8th December 2010: Reflections on Editing 1

I spent several hours today editing the third draft of a forthcoming article co-written with Ben Eltham. Some reflections on the process today:

1. Find a co-author who you have synergies with, and whose strengths are a foil for your weaknesses. For the past 5 years I’ve had problems in structuring articles, whereas this is Ben’s specialty.

2. Leave some time to look at a manuscript. Ben finished the third draft in September from conversations that we originally had in November 2009 and earlier. Since then, I’ve read more on Waltzian neo-realism and strategic culture for PhD research. With the extra time, I could immediately see a narrative arc, new argumentation and possible references.

3. Read the journal’s background material: the editorial policy, reference style, and other information. At a strategic level this helps ‘frame’ a developmental editing approach. It also heightens the probability that your academic paper will be accepted into a top scholarly journal.

4. Signpost your key arguments and insights. Often the really interesting material is buried in a paragraph or at the end of a section. Use redrafting to draw it out more clearly for readers. Sometimes it takes a draft or two of getting material down for these ideas to emerge.

5. Kill your darlings. In the first draft I wrote a section on different security threats. It’s irrelevant and misplaced in the current draft. The easiest thing to do was to just cut the entire section. We may have to cut 3,000 words to fit the journal’s preferred word length, so some longer quotations may have to go.

6. Craft your sections and the transitions between each of them. For the article’s narrative arc, I felt several sections from the third draft could be resequenced into a stronger opening. We’ll see how this works – if it doesn’t we can always ‘revert changes’ to the third draft.

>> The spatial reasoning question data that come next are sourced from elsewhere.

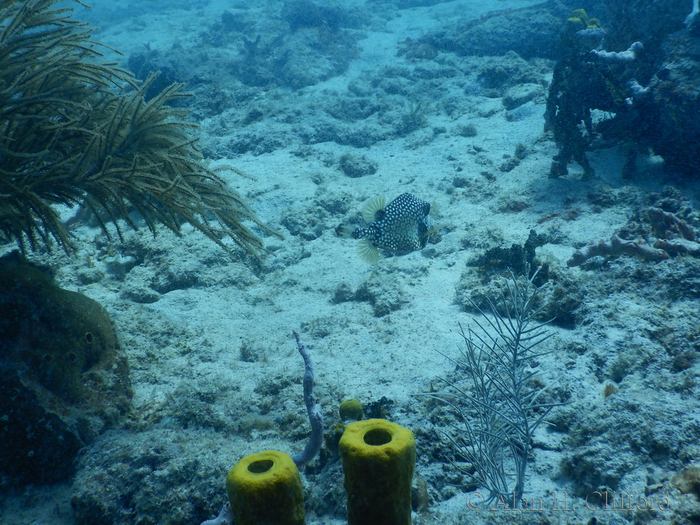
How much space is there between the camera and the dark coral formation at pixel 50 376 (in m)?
2.16

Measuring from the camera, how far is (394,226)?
383 centimetres

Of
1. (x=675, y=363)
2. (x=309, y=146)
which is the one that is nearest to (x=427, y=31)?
(x=309, y=146)

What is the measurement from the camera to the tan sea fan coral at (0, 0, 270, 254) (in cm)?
260

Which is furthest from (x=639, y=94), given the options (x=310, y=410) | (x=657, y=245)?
(x=310, y=410)

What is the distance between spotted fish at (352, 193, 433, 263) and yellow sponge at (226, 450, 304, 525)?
8.56 ft

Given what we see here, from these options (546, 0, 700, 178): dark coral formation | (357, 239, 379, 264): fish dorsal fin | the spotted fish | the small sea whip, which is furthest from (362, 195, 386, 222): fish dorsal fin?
(546, 0, 700, 178): dark coral formation

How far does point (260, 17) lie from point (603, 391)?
23463 mm

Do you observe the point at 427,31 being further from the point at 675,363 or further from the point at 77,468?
the point at 77,468

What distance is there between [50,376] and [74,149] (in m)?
1.88

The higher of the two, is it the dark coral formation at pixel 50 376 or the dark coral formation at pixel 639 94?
the dark coral formation at pixel 639 94

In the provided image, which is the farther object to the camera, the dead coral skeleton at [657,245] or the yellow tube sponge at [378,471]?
the dead coral skeleton at [657,245]

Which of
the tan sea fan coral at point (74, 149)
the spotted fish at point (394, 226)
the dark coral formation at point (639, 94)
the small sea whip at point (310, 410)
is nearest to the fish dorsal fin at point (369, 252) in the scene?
the spotted fish at point (394, 226)

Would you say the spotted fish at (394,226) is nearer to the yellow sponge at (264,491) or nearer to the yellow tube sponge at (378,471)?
the yellow tube sponge at (378,471)

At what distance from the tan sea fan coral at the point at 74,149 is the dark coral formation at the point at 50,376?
458 millimetres
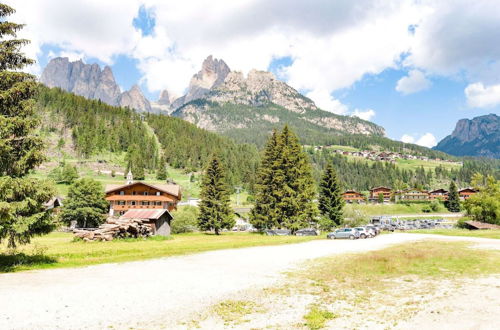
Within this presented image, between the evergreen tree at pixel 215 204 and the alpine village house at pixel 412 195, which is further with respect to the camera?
the alpine village house at pixel 412 195

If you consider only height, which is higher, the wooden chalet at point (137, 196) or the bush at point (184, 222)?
the wooden chalet at point (137, 196)

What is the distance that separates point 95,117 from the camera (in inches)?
7446

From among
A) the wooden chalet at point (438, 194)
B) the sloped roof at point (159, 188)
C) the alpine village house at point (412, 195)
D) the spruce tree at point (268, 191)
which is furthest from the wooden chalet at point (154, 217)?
the wooden chalet at point (438, 194)

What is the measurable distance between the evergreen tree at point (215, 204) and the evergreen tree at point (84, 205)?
1012 inches

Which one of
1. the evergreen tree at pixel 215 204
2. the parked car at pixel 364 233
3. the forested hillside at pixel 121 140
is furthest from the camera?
the forested hillside at pixel 121 140

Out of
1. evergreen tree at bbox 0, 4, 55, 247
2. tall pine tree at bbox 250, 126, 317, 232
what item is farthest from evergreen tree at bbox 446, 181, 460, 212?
evergreen tree at bbox 0, 4, 55, 247

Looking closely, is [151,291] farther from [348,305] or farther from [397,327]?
[397,327]

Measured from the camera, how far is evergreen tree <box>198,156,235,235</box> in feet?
188

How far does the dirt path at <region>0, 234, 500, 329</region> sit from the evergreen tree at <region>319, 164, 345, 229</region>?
125ft

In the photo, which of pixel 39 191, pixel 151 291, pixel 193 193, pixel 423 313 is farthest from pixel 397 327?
pixel 193 193

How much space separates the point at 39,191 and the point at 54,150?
160m

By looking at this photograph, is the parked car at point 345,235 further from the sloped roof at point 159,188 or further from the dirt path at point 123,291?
the sloped roof at point 159,188

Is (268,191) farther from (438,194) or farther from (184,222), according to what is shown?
(438,194)

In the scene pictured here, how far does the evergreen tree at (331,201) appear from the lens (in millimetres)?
58281
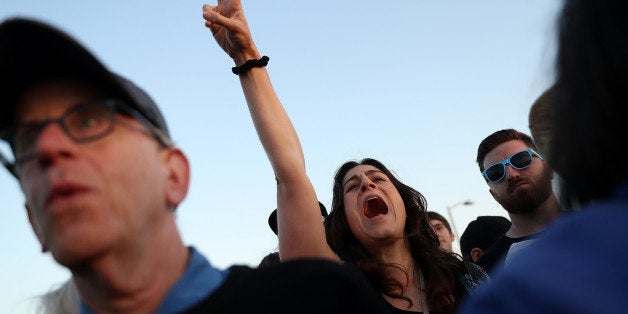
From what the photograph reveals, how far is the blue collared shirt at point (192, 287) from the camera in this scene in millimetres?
1445

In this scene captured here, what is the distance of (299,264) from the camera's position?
154cm

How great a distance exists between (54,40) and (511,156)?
3.58 m

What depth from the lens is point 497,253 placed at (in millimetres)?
4039

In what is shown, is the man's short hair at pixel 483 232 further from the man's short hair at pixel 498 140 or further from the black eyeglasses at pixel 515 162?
the black eyeglasses at pixel 515 162

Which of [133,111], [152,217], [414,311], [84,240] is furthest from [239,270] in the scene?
[414,311]

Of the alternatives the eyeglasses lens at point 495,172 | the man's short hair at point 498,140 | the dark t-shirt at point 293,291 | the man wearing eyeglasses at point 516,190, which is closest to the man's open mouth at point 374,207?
the man wearing eyeglasses at point 516,190

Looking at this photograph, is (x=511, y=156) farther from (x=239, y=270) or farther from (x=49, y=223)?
(x=49, y=223)

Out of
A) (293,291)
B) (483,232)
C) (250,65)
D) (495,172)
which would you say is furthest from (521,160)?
(293,291)

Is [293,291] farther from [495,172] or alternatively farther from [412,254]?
[495,172]

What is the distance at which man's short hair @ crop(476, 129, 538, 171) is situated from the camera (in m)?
4.47

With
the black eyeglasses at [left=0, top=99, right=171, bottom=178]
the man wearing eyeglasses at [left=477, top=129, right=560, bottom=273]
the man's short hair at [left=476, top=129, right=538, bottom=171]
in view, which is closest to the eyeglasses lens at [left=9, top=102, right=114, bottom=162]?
the black eyeglasses at [left=0, top=99, right=171, bottom=178]

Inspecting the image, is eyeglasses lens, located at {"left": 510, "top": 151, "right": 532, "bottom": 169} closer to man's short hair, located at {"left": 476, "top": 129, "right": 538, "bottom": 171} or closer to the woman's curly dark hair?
man's short hair, located at {"left": 476, "top": 129, "right": 538, "bottom": 171}

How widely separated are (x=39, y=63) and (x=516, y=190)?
353 centimetres

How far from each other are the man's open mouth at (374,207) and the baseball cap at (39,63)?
7.23ft
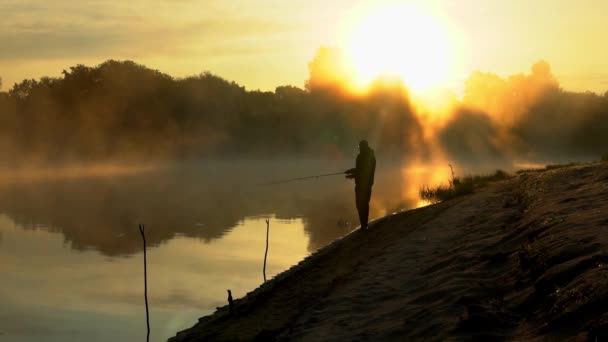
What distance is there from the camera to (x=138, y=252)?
907 inches

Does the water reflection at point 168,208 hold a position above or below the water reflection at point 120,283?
above

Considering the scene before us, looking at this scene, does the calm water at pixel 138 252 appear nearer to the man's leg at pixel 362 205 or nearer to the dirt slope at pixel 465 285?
the man's leg at pixel 362 205

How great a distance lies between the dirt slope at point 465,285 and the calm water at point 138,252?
8.67ft

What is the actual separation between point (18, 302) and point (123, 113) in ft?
293

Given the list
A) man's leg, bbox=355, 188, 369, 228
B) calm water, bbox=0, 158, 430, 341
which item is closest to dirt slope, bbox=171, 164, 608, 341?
man's leg, bbox=355, 188, 369, 228

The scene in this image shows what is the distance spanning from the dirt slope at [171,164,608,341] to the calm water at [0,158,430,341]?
264 cm

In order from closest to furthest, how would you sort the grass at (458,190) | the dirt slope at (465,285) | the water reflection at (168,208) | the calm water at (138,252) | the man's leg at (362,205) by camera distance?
the dirt slope at (465,285), the calm water at (138,252), the man's leg at (362,205), the grass at (458,190), the water reflection at (168,208)

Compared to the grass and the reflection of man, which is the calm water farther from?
the reflection of man

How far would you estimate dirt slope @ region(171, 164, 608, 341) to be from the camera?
7.36 metres

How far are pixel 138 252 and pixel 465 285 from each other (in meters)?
15.5

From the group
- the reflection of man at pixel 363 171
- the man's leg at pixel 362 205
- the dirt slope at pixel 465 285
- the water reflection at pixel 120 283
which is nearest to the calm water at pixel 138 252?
the water reflection at pixel 120 283

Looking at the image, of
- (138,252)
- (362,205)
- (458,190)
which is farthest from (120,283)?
(458,190)

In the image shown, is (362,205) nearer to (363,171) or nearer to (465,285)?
(363,171)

7. To hone your material know the field you are writing about. In the subject matter of this particular paper, scholars are expected to immerse themselves in the canonical literature and to understand policymaking processes. Being abreast of this material means we can shape our arguments through careful selection of quotes and references. This is an entirely different approach to some other areas we both write about, which are more fragmented and fluid.